Eric Alterman at The Nation wonders why “any sane person should care who hosts Meet the Press?”
“They remain influential with the rest of the mainstream media and therefore offer a clue as to how its denizens define their job, but they are not really ‘news’ shows at all,” Alterman writes. “Instead, they are branding exercises for network news divisions.”
But writing in The Washington Post the other day, Michael J. Socolow, associate professor of communication and journalism at the University of Maine, listed what he said are “Five myths about the Sunday talk shows.”
“Though often derided as wonky and formulaic, these shows retain value – journalistic and financial – in a fractured media world,” Socolow writes.
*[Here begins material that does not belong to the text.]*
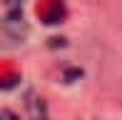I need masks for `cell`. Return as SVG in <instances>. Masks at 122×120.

Among his five myths: “Nobody watches them anymore.”
Socolow points out that “In July, the most recent sweeps period, ABC News’s “This Week With George Stephanopoulos” averaged 2.7 million viewers. This exceeds the combined print and digital subscribers of the Sunday New York Times (slightly more than 2.5 million) and nearly matches viewership of the Fox News Channel’s “The O’Reilly Factor” (2.8 million average in July), the top-rated program on the top-rated cable news network.”
Another myth: “The shows don’t make news; guests just recite talking points.”
Part of Socolow’s rebuttal: “When Vice President Biden ‘accidently’ told David Gregory on ‘Meet the Press’ in May 2012 that he was “absolutely comfortable” with same-sex marriage, the so-called gaffe was immediately (and correctly) read by the Washington press corps for what it was: an attempt to declare support for gay marriage while preserving deniability about a policy change in an election year. It worked.”
And a third myth: “No one will be as good as Tim Russert.”
To which Socolow replies: “Yes, each host is unique, and none will possess the singular attributes of Russert, whose shadow still looms over ‘Meet the Press.’ But recall that when Lawrence Spivak retired as the show’s host in 1975, many believed that he, too, was irreplaceable.”
“Arguing that there will never be another Russert misses the point,” he continues. “There was never another Edward R. Murrow or Walter Cronkite, but Roone Arledge and Peter Jennings successfully reinvented the nightly newscast, while today Brian Williams continues to transform the anchor model. And were Russert still with us, he probably would have updated his show for our social-media-driven time.”
Chuck Todd probably is feeling pretty good about today’s performance. But he realizes that “Meet the Press” still is in third place, and it’ll take more than today’s opening – much more – to change that.
“To be sure, the true test will come next Sunday, when he doesn’t have a presidential booking to fall back on,” says Politico’s Dylan Byers. “But already the show feels more lively and engaging.”